Oldest patient yet cured of HIV after stem cell transplant—researchers

A digitally colorized scanning electron microscopic image depicts a single, red colored H9-T cell that had been infected by numerous, spheroid shaped, mustard colored human immunodeficiency virus (HIV) particles attached to the cell’s surface membrane. Courtesy NIAID

PARIS — A man known as “the Duesseldorf patient” has become the third person declared cured of HIV after receiving a stem cell transplant that also treated his leukemia, a study said on Monday.

Two other cases with both HIV and cancer, patients in Berlin and London, have previously been reported as cured in scientific journals following the high-risk procedure.

Now the details of the Duesseldorf patient’s cure have been revealed in the journal Nature Medicine.

The 53-year-old man, whose name has not been released, was diagnosed with HIV in 2008, then three years later with acute myeloid leukemia, a life-threatening form of blood cancer.

In 2013 he had a bone marrow transplant using stem cells from a female donor with a rare mutation in her CCR5 gene. The mutation has been found to stop HIV from entering cells.

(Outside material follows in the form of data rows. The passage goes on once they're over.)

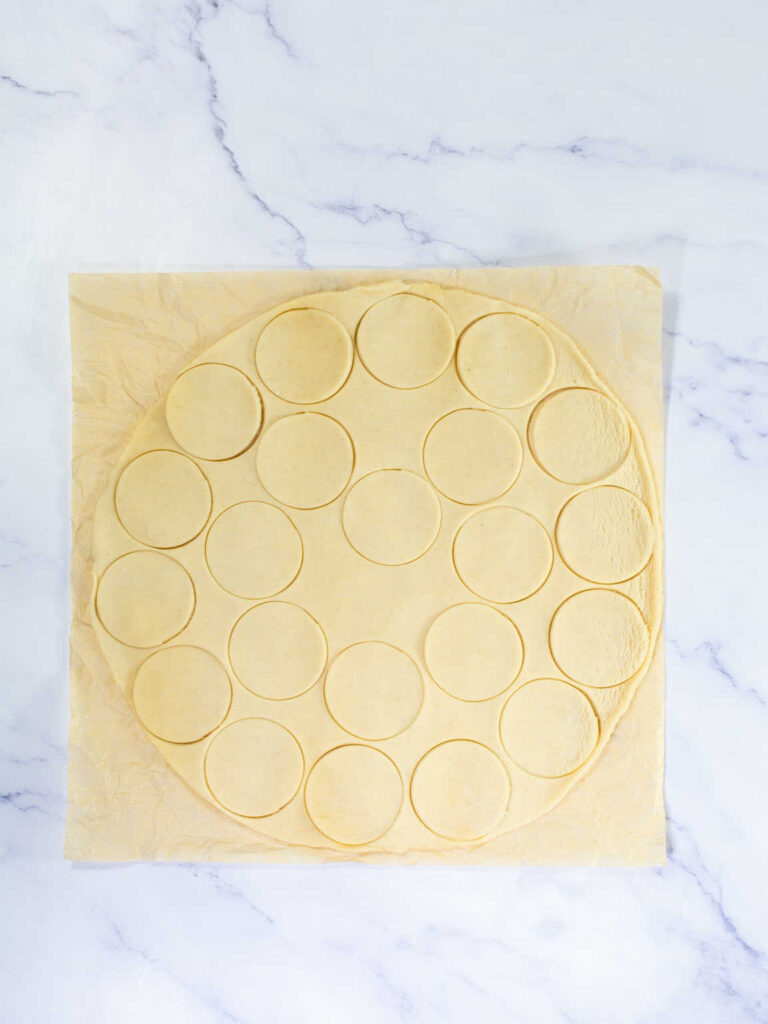 Caramel apple tartlets process 2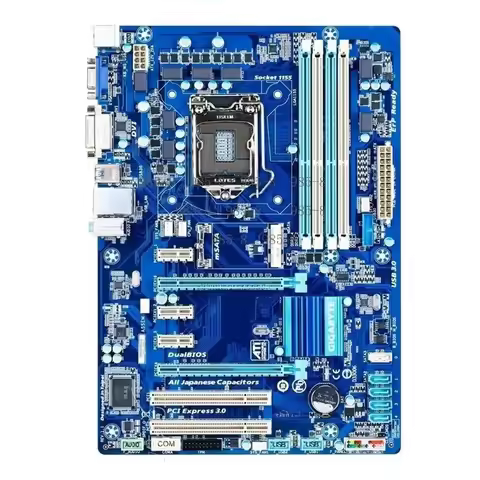 LGA1155 Z77 Mainboard Compatible 3rd CPU E3 1230V2 5-3470, Stable Desktop Computer Motherboard Whole
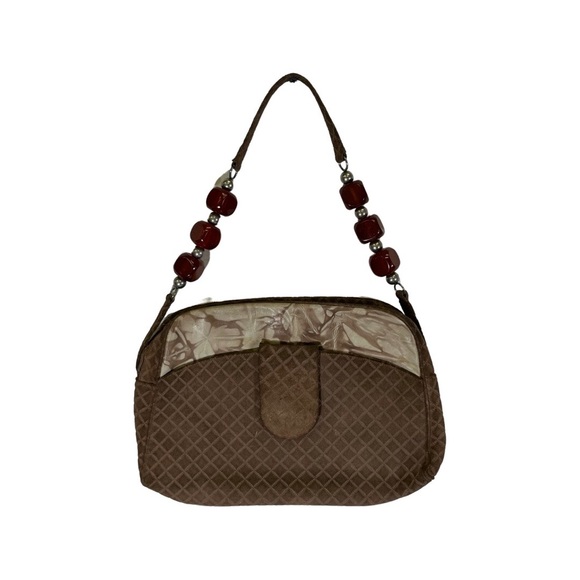 Vintage 1980s Jacomo Paris monogram leather purse - Picture 1 of 11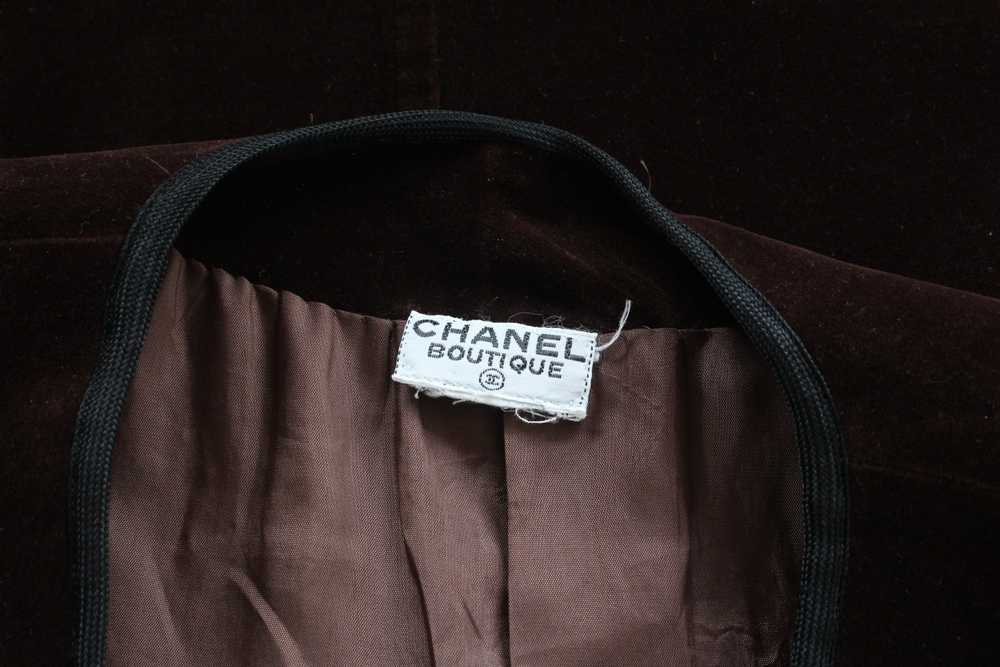 Vintage Chanel Boutique Cropped Jacket - image 7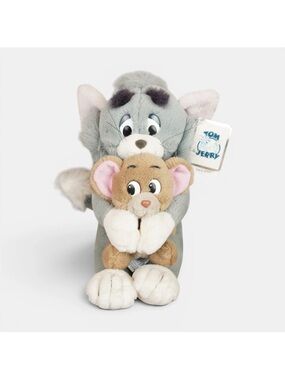 Vintage Tom & Jerry Stuffed Plush Toy 1990 Presents Hamilton Gifts NWT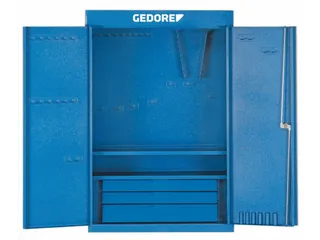 1400 L gereedschapskast,leeg,970x650x250mm - 1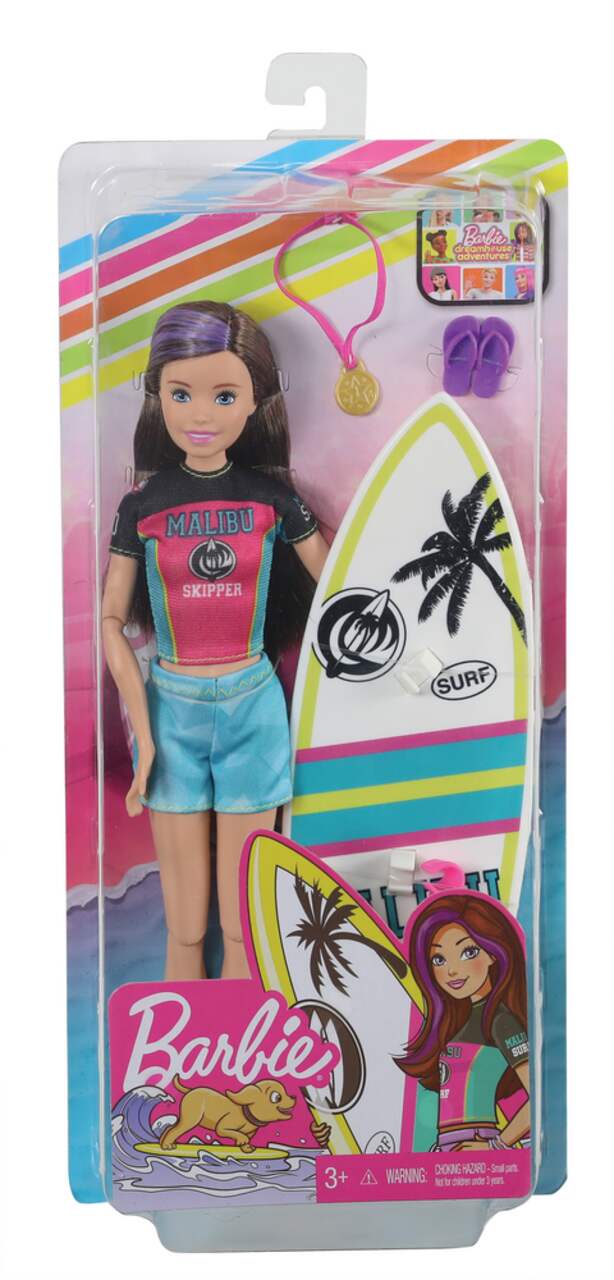Barbie sisters sports doll 2025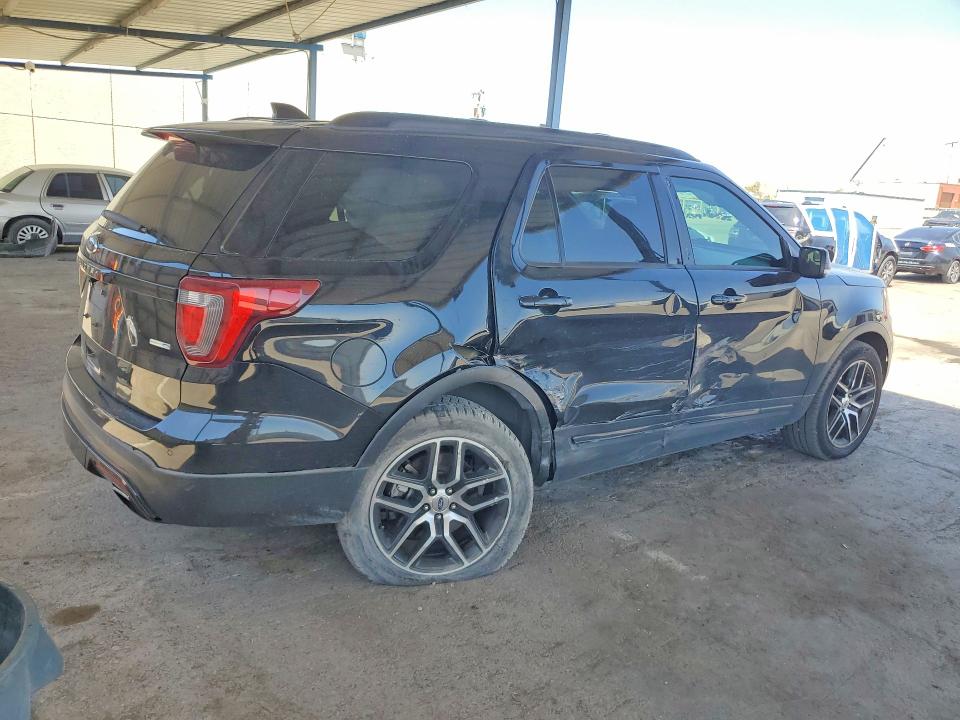 Продажа на аукционе авто 2017 Ford Explorer, vin: 1FM5K8GT3HGB07220, номер лота: 62353906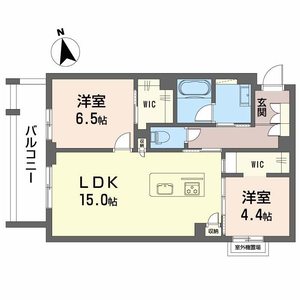 リバーサイドクレド A0303号室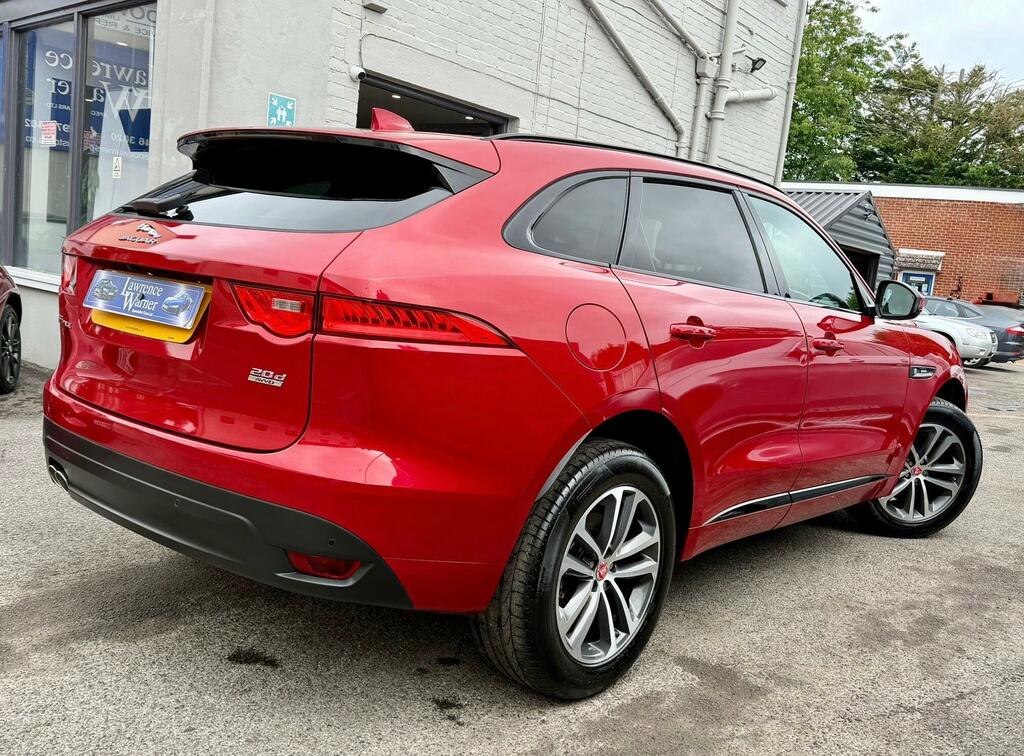 Jaguar F-Pace 2.0D R-sport Euro 6 Ss Grey #7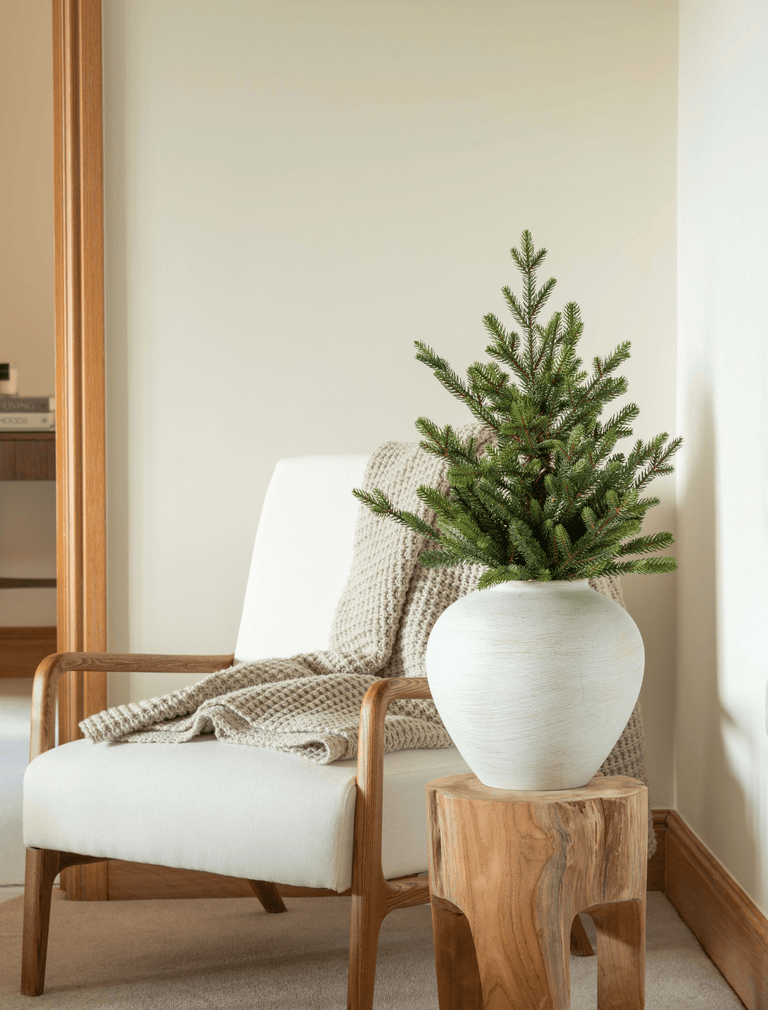 Tisch-Weihnachtsbaum-Imitat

The Duesseldorf patient then ceased antiretroviral therapy for HIV in 2018.

Four years later, consistent testing found no trace of HIV returning in his body.

The study said that “this third case of HIV-1 cure” provides “valuable insights that will hopefully guide future cure strategies”.

Celebrating ‘in a big way’

The patient said in a statement that he was “proud of my worldwide team of doctors who succeeded in curing me of HIV — and at the same time, of course, of leukemia”.

He said he celebrated “in a big way” the 10-year anniversary of his transplant on Valentine’s Day last week, adding that the donor was the “guest of honor”.

The recoveries of two more people with HIV and cancer, the so-called New York and City of Hope patients, were announced at different scientific conferences last year, though research has yet to be published on those cases.

While a cure for HIV has been long sought after, the bone marrow transplant involved in these cases is a severe and dangerous operation, making it only suitable for a small number of patients suffering from both HIV and blood cancers.

Finding a bone marrow donor with the rare CCR5 mutation can also be a major challenge.

One of the study’s co-authors, Asier Saez-Cirion of France’s Pasteur Institute, said that during the transplant, “the patient’s immune cells are completely replaced by those of the donor, which makes it possible for the vast majority of the infected cells to disappear”.

“This is an exceptional situation when all the factors coincide for this transplant to be a successful cure for both leukemia and HIV,” he said.